* _Text block_:
Mr. WELDON of Pennsylvania. Mr. Speaker, I will not take the entire hour, but rise this evening to focus on an issue that will be heavily discussed tomorrow and later this week as we vote on the next fiscal year Defense appropriation bill.
Mr. Speaker, I think it is important that we approach defense spending in this day and age with a very cautious eye to what is happening, not just in the Soviet Union, but around the world. To that extent, I will be entering some documents into the Record this evening. I think Members should especially focus on, not just for the votes that will occur tomorrow and the rest of the week, but also for debate that we will be having further on in this session of Congress, during the conference process and as we begin to debate the relative importance of continuing within the confines of the ABM Treaty.
First of all, Mr. Speaker, let me say I rise as a 9-year member of the National Security Committee and the current chairman of the Research and Development Subcommittee, and as someone who is not just a self-proclaimed hardliner when it comes to dealing with the former Soviet Union and now Russia, as well as those rogue nations around the world, but as someone who spent the bulk of my last 20 years working on building bridges with the Russian people.
My approach to Russia is one of pragmatism. Reach out to the Russian people, work with them, build relationships on trust and mutual cooperation, but hold them accountable when they violate treaties on defense and foreign policy issues.
My background is in Russian studies, my undergraduate degree is in that area. Twenty years ago I spoke the language fluently. I have traveled throughout the country, stayed in Russian people's homes, and I have this year hosted well over 100 members of the Duma in various meetings and sessions.

* _Exercises_:
[A] For each statement below, decide whether it agrees with the floor speech on defense spending above, answering yes or no and quoting the words that decide it: (i) The speaker plans to use the full hour. (ii) The speaker chairs the Research and Development Subcommittee. (iii) This year the speaker has hosted fewer than 50 members of the Duma.
[B] Extend the floor speech on defense spending above, picking up right after its final sentence.

* _The data_:
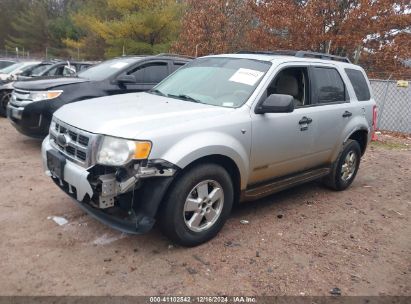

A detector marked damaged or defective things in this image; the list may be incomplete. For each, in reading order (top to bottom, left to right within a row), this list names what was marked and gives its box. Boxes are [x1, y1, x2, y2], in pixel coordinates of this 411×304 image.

damaged front bumper [41, 137, 179, 234]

* _Exercise responses_:
[A]
(i) No: "I will not take the entire hour"
(ii) Yes: "the current chairman of the Research and Development Subcommittee"
(iii) No: "I have this year hosted well over 100 members of the Duma"

[B]
Mr. Speaker, currently I am the cochair of the Russian-American Energy Caucus with my colleagues, the gentleman from Texas, Greg Laughlin, on the Republican side, and the gentleman from Maryland, Steny Hoyer, and the gentleman from Illinois, Glenn Poshard, on the Democratic side. Working with the 16 multinational energy corporations, we attempt to foster relationships that build bridges between our energy corporations and joint venture opportunities in Russia to allow them to bring in the hard currency they need. Most recently, this past year, we worked with our administration and the Yeltsin administration and members of the Duma to complete the final support and approval within the Duma for the Sakhalin project, a project that is in fact the largest energy project in the history of not just Russia, but the entire world, that will ultimately see approximately $10 to $15 billion of western investment through companies like McDermott Marathon go into the Sakhalin area for development of Russian energy resources.
Mr. Speaker, we are also working on the Caspian Sea project, which we hope will provide a force to unify some of the warring factions down in the Caspian Sea area, and also further help stabilize the Russian economy through development of their energy resources.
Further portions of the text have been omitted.